Page extract:
--- start ---

Pan messy, weird

To say nothing else good about Pan, it is the final affirmation of Hugh Jackman’s utter magnificence. In a movie that drains the life from its other actors, Jackman is a dervish of energy and charisma and even a little bit of menace every time he hits the screen. Photos courtesy Warner Bros. Pictures.

When Pan’s Labyrinth got pushed back from a July 24 release that it surely would have dominated to do re-shoots, it was clear something was very wrong. Now that the movie’s come out, it’s more clear than ever, but it’s still not clear what that wrong thing is.

The ostensible origin story of Peter Pan begins with Peter (Levi Miller) dropped off at an orphanage in 1930’s London, because all fairy tales must be set in England, by his mother, Mary (a dreadfully wasted Amanda Seyfried). After a cut to the dog days of World War II when bombings were a daily occurrence in the city and a weird storyline with Peter’s best buddy, Nibs (Louis MacDougall), and a nun who was hording all the rations, Peter and the other orphans are abducted by pirates and brought to Neverland to work in Blackbeard’s (Hugh Jackman) fairy dust mine. During what was supposed to be his execution for insubordination, Peter discovers that he can fly and that he is the prophesied savior of the fairies who will kill Blackbeard.

Pan has a lot of these set pieces that seem at first glance like they’re creative and unique, but only really outlandish if the viewer fills in the blanks with his imagination. This isn’t to say viewer imagination has no place at the movies, but it should be to extend an already complete story, not fill gaps. There shouldn’t be gaps to fill.

There are a lot of things about Pan that aren’t necessarily bad, but are really extremely weird. The only thing to notice that relates directly to the idea of re-shoots and this movie being sloppily remade into something else is the scene in which Peter first flies, when James Hook (Garrett Hedlund) says, “Well I’ll be darned,” but clearly mouths “I’ll be damned.” This is a telling edit, but I’m not sure what exactly it tells us. For one thing, the word “damned” is just fine in a PG movie and clearly not the difference between that rating and PG-13, so there’s no real reason to cut it. Second, the fact that someone thought they could get away with that obvious of a dub in an English-speaking movie instead of re-shooting the line or simply cutting away before Hook said “damned,” sets a precedent for extraordinarily poor decision making in the final cut. Maybe there wasn’t enough footage to cover it — again, they had weeks of re-shoots, that’s even less of an excuse than it normally would be — maybe someone actually decided that nobody would notice, we may never know. There’s nothing that glaring in the rest of the movie, but whoever had final edit on this should never have it again. William Hoy, an editor with more than 25 films to his credit, and Paul Tothill are the credited editors.

There’s a handful of things that were clearly intentional, but make no sense. Blackbeard is apparently obsessed with 20th century grunge, having his slaves sing “Smells like Teen Spirit” to Peter’s ship as it arrives and “Blitzkreig Bop” to him as he’s about to be executed. It’s eerie, but more than anything it’s just out of place and weird.

--- end ---

Goals:
[a] In the Pan review, why does the reviewer think the "darned" line shows poor decision making? Answer in one to three sentences.
[b] Please answer these questions on the Pan review:
(i) Who plays Blackbeard?
(ii) In what city is Peter left at the orphanage?
(iii) Who are the credited editors?
[c] Write the next part of the Pan review, continuing from its last sentence.

Entries shown:
--- start ---

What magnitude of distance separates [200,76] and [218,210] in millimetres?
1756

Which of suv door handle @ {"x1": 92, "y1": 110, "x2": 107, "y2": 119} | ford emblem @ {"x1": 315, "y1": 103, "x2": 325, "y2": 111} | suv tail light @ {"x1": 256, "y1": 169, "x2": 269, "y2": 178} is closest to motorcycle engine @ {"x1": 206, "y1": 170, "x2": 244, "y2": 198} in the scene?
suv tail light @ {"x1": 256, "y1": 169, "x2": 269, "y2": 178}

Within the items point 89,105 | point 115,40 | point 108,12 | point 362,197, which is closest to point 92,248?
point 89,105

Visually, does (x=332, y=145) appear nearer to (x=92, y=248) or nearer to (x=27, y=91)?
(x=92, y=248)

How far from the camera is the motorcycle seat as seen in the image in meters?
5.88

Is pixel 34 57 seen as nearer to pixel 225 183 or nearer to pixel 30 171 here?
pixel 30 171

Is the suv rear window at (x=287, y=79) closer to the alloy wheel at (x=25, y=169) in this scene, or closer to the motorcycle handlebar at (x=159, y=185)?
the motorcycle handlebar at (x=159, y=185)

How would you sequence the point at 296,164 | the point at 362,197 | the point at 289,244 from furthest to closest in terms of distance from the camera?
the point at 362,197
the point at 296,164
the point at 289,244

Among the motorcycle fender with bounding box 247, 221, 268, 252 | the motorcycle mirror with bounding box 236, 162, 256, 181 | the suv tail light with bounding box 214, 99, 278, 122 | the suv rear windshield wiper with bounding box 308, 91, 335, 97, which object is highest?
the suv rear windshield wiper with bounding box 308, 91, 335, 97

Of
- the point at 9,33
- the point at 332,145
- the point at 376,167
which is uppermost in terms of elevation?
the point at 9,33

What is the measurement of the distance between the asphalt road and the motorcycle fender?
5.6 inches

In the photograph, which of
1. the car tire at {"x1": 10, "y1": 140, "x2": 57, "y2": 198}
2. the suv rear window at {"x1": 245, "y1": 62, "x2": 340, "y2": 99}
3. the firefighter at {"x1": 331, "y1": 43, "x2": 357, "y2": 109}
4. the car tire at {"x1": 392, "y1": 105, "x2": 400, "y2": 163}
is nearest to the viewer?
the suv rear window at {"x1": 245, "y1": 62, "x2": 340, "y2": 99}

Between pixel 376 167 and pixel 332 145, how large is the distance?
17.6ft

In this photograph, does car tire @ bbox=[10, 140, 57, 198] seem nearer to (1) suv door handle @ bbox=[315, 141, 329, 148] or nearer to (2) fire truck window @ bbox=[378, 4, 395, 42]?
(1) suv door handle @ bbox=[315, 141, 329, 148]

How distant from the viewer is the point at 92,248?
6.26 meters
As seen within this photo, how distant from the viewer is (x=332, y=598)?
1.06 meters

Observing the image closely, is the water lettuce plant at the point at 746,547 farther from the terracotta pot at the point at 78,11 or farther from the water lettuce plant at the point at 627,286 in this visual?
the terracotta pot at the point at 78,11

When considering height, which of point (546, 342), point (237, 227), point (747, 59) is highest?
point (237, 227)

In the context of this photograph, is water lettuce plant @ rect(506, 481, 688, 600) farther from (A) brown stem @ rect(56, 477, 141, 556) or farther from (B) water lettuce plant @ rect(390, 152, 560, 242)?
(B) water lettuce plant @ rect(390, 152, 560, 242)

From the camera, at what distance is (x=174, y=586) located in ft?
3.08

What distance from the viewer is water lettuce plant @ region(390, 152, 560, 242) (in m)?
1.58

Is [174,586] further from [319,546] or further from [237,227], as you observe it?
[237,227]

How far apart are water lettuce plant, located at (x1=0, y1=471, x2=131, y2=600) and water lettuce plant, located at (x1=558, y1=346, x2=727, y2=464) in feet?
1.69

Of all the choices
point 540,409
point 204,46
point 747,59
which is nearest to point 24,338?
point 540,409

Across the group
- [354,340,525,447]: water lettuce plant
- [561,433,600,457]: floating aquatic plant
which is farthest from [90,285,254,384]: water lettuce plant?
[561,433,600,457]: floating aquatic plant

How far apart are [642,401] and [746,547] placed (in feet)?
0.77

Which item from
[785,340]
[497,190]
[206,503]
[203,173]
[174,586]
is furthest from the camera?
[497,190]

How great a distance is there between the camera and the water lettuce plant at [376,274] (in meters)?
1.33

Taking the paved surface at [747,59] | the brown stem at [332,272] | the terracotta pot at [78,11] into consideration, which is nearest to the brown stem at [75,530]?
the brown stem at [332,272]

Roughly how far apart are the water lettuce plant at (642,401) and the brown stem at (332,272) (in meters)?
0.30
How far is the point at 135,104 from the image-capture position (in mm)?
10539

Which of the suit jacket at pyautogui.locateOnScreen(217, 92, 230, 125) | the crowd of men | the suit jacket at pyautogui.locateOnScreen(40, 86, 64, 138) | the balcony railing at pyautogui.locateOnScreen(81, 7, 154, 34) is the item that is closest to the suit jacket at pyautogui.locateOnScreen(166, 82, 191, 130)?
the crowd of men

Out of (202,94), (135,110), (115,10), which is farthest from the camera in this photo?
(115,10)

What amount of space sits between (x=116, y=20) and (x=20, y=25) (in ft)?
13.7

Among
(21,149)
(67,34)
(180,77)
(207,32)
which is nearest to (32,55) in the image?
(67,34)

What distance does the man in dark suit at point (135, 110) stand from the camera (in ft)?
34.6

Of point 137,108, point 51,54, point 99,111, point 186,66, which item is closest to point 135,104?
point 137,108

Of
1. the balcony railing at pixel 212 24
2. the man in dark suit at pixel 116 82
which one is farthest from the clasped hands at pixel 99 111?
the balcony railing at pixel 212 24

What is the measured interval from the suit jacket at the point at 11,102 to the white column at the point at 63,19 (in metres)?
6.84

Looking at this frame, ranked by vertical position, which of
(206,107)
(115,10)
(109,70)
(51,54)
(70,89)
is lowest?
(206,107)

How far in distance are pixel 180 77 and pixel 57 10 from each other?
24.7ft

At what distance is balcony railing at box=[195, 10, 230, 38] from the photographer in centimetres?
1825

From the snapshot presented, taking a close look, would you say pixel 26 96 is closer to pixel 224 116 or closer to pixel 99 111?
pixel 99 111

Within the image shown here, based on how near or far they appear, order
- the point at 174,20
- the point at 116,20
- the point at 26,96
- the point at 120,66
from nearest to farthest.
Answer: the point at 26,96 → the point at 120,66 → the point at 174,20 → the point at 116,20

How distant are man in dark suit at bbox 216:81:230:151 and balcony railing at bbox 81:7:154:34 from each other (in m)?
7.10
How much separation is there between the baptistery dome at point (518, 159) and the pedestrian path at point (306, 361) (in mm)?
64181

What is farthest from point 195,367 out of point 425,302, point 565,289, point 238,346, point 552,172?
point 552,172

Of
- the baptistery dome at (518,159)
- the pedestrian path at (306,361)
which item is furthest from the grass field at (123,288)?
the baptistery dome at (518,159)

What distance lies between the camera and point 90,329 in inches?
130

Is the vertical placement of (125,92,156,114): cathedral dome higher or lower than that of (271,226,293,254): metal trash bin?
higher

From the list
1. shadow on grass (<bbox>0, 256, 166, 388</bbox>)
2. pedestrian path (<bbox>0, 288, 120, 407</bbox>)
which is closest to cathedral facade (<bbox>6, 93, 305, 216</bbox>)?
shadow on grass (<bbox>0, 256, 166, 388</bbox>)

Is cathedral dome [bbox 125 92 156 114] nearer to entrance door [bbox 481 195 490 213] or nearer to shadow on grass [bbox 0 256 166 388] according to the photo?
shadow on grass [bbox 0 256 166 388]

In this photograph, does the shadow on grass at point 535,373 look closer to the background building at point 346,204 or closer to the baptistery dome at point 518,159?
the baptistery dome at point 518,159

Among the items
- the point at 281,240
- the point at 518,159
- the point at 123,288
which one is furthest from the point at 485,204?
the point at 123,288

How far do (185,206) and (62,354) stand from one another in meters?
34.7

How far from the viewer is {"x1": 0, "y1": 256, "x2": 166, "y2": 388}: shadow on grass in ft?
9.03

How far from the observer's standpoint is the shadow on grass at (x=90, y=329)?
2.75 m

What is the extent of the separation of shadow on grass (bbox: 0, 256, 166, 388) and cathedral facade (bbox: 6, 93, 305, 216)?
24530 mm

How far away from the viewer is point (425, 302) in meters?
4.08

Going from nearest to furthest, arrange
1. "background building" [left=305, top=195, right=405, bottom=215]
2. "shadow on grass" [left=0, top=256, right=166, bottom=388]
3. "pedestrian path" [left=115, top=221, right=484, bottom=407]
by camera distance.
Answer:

--- end ---

Answers to the tasks:
[a] The word "damned" is fine in a PG movie and isn't what separates PG from PG-13, so there was no real reason to cut it. Someone also chose an obvious dub over re-shooting the line or cutting away before Hook said it, which the reviewer calls extraordinarily poor decision making in the final cut.

[b]
(i) Hugh Jackman
(ii) London
(iii) William Hoy and Paul Tothill

[c]
The traditionally racist Indian tribe is more racist than ever, with the pastey white Rooney Mara cast as the leader, Tiger Lilly, and a stereotypical, Far Eastern Kung-Fu specialist on hand to fight Hook, while the rest of the tribe is a bunch of people of indeterminate race wearing red body paint, creating a skin tone that does not occur in nature. This is actually kind of a neat idea, trying to go through the story’s racial problem instead of around it, but that means not letting the leader stay conspicuously white. It’s not like they could cast actual American Indians for the roles, there aren’t really enough of them left — happy Columbus Day, boys and girls!*

Also, remember how Tiger Lilly was Peter’s age and love interest in the 1953 movie? She’s now Hook’s age and love interest in this movie, and Hook is Peter’s pal. It’s weird.

The pirates come down through the ceiling in the exact way a bomb that should have killed Peter and Nibs would have, so it’s pretty obvious, to me at least, the plot is really Peter died and went to Neverland, where all his dreams about really being special and his mother eventually coming back for him come true. So, yeah, the exact plot of Pan’s Labyrinth, if you skip all of that movie’s good parts.

Peter’s central motivation is to unravel the mystery of why his mother left him, and partway through the movie it’s revealed, and it’s weird — Mary was “The love of Blackbeard’s life and his most prized possession,” but Peter’s father, a fairy prince, came into her cell and either seduced her or fell in love with her or raped her, it really is unclear between those three things, and then whisked her away to the real world when she became pregnant. So, one of three things seems to be going on here — either Mary was Blackbeard’s rape slave, or she cared for him as well and the prince is a rapist/kidnapper, or this was a legitimate love triangle. It’s unclear which is most likely, but in any case it’s haphazardly glossed over and there’s a significant chance Peter’s father is actually Blackbeard.

The casting choices are also pretty bizarre. Bad movies tend to make average actors look bad, and Mara looks pretty bad here, but Hedlund looks awful. He’s trying to be campy and serious at the same time and doesn’t pull it off in any way shape or form, though that’s probably because the role is so awful. His only previous headlining role is 2010’s TRON: Legacy, in which performances were a point of criticism. Mara makes poor use of similarly poor lines, but her bad performance is highlighted by the presence of Seyfried, oft overlooked but one of the most talented actresses working now, limited to just a couple of scenes, as well as Carla Delevingne in a weird non-speaking role as all of the mermaids.

Ultimately all the weird and not good reasons this movie stands out don’t really matter. Even if it were cleaned up, it would still be an edgeless, flat affair designed primarily to distract children with set pieces that aren’t really that imaginative. The trip to Neverland is updated to include outer space, but in the end it’s just random things rendered on the screen with no rhyme or reason. The massive action sequences are boring and don’t make any spacial sense — it’s hard to feel tension for the tight spot Tiger Lilly is in when she’ll magically appear somewhere else in the next shot. CGI is used liberally in these sequences, and it is definitely not up to 2015’s animation standards.

Even without its sore thumbs, Pan is exactly the kind of lazy, effects-heavy romp that people have grown tired of blockbusters because of.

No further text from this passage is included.